Given the evidence outlined above that heterozygous POMC variants may be associated with obesity, one might predict that POMC was a significant quantitative trait locus (QTL) for obesity in genome-wide association studies. In fact, this does not appear to be the case in most studies. For example, in one recent report POMC was not among 100 QTLs that were identified or confirmed in a population of over 320,000 individuals (Winkler et al. 2015). Voisin et al. (2015) have reported that methylation of a single nucleotide polymorphism within the POMC promoter region was among methylation site variants from 28 genes associated with obesity.
Although it has not been studied to the same extent, there is currently no evidence that adrenal function is similarly affected by heterozygosity for POMC mutations.
Summary
The contribution made as a result of the isolation of the POMC gene cannot be understated. As has been reviewed, its original isolation and cloning was the result of some brilliant science in the earliest days of the molecular biological revolution. This discovery provided incontrovertible evidence that the common precursor hypothesis for ACTH and β-LPH was right, and this probably inspired many young researchers (including the author) of the enormous potential of molecular endocrinology research.

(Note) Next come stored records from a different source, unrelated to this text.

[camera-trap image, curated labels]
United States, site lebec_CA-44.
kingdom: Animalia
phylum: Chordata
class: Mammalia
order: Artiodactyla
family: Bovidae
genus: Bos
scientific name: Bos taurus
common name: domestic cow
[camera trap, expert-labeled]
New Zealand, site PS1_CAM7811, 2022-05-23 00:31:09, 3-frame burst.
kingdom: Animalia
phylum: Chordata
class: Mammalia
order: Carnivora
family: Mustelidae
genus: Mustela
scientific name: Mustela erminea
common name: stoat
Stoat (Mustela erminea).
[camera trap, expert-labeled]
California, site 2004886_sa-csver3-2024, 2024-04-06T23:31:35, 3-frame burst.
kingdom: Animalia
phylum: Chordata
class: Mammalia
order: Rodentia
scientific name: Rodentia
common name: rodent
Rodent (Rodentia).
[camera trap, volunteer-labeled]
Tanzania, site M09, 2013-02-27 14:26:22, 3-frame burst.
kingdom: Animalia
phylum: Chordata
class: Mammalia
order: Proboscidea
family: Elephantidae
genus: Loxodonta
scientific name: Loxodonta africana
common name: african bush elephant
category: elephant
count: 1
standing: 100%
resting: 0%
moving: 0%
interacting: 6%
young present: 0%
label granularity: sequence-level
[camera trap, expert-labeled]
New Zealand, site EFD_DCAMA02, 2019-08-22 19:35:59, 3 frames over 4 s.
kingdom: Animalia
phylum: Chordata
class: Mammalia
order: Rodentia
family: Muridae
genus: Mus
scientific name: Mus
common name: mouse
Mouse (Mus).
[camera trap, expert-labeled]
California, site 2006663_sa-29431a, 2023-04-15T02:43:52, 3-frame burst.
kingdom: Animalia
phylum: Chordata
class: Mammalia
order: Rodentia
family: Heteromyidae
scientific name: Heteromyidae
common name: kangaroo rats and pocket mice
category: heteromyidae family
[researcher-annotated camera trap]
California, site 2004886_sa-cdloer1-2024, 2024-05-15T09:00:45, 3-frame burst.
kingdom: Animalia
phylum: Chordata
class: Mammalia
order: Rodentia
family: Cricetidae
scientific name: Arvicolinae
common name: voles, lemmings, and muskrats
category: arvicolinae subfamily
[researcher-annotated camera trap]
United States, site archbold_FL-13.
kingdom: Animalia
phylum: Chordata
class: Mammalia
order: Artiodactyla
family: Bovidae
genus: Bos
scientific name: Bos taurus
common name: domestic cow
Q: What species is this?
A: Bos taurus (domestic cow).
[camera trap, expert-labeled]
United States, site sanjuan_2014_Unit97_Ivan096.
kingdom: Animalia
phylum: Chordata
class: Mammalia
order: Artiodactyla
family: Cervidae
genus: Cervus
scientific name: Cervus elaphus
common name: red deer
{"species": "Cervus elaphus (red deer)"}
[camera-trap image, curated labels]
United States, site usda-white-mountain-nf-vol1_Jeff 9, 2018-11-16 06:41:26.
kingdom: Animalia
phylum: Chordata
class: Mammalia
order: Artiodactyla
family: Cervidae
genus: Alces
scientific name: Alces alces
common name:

The physiological roles of the POMC peptides, especially α-MSH and ACTH, have been carefully dissected by many researchers, but the development of animal models in which POMC was deleted or cleverly manipulated provided a much clearer understanding of these roles. This was also true of the almost simultaneous discoveries of POMC gene variants in human disease and its particularly critical role in obesity.
Declaration of interest
The author declares that there is no conflict of interest that could be perceived as prejudicing the impartiality of this review.
Funding
This work did not receive any specific grant from any funding agency in the public, commercial, or not-for-profit sector.
Acknowledgements
The author would like to acknowledge helpful discussions with L Metherell and Professor P Lowry in preparing this article.